Total communicability as a centrality measure

TL;DR

This paper introduces total communicability as a rapid and natural node centrality measure based on the exponential of the adjacency matrix, and compares it with existing measures through extensive numerical studies.

Contribution

It proposes total communicability as a new centrality measure and demonstrates its computational efficiency and effectiveness compared to subgraph and Katz centralities.

Findings

Total communicability can be computed rapidly even for large networks.

It provides a natural ranking of nodes based on their communicability.

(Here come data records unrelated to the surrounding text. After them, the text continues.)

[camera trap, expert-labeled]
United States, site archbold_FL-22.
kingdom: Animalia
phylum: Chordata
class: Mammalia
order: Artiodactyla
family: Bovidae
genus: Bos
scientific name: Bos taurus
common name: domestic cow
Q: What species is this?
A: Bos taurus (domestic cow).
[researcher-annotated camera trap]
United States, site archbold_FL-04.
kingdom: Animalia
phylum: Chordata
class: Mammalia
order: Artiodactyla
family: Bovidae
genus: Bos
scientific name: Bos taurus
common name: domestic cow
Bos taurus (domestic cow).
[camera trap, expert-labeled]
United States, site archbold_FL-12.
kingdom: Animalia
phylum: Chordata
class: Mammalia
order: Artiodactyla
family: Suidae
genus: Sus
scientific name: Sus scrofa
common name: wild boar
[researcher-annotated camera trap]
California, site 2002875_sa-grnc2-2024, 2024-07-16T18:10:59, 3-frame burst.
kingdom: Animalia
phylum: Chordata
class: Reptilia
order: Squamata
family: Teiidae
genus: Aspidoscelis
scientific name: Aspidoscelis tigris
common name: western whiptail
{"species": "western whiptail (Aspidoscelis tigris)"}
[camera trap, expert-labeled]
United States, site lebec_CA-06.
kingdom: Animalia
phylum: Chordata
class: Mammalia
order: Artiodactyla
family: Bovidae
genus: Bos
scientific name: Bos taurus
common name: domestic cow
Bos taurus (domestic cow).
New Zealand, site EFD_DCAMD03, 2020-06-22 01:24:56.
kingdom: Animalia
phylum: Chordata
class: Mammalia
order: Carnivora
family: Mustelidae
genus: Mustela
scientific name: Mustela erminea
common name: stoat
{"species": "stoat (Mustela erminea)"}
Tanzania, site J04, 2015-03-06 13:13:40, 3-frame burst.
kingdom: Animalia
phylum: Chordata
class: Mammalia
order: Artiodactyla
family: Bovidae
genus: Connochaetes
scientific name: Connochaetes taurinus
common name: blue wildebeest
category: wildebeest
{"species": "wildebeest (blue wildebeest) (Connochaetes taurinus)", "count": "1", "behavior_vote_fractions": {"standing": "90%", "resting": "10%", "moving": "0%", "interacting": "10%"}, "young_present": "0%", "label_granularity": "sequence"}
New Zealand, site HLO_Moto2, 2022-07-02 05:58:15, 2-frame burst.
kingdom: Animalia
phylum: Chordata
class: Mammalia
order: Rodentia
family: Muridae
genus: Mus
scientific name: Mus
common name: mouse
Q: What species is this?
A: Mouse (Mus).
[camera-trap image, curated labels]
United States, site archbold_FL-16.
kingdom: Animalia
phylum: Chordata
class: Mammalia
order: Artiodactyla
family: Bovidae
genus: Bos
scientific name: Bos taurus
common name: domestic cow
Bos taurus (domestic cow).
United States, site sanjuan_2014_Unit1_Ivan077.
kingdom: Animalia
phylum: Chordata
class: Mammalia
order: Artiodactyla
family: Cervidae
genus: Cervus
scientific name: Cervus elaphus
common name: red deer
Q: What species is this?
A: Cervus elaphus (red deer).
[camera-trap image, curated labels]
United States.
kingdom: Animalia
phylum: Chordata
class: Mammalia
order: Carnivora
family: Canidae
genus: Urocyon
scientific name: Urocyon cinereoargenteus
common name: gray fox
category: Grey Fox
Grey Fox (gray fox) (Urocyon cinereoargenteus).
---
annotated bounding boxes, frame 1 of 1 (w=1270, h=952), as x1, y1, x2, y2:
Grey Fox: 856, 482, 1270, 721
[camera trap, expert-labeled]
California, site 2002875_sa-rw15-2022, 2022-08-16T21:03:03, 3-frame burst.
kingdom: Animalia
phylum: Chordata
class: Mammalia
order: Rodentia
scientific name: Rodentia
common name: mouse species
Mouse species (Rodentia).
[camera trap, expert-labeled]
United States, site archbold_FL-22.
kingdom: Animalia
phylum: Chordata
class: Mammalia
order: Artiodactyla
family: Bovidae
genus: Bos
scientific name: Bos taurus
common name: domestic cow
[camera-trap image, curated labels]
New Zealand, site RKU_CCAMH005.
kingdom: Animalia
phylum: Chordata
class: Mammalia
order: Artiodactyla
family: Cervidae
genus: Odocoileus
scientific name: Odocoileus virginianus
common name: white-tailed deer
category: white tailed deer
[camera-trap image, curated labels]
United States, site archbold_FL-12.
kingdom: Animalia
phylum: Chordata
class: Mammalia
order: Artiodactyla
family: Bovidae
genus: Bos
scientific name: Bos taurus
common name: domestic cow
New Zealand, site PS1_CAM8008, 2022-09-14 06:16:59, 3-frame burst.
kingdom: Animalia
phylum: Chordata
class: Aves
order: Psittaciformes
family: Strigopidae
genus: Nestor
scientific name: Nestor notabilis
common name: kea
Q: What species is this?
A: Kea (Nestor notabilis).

Numerical studies show its effectiveness on synthetic and real-world networks.

Abstract

We examine a node centrality measure based on the notion of total communicability, defined in terms of the row sums of the exponential of the adjacency matrix of the network. We argue that this is a natural metric for ranking nodes in a network, and we point out that it can be computed very rapidly even in the case of large networks. Furthermore, we propose the total sum of node communicabilities as a useful measure of network connectivity. Extensive numerical studies are conducted in order to compare this centrality measure with the closely related ones of subgraph centrality [E. Estrada and J. A. Rodriguez-Velazquez, Phys. Rev. E, 71 (2005), 056103] and Katz centrality [L. Katz, Psychometrica, 18 (1953), pp. 39-43]. Both synthetic and real-world networks are used in the computations.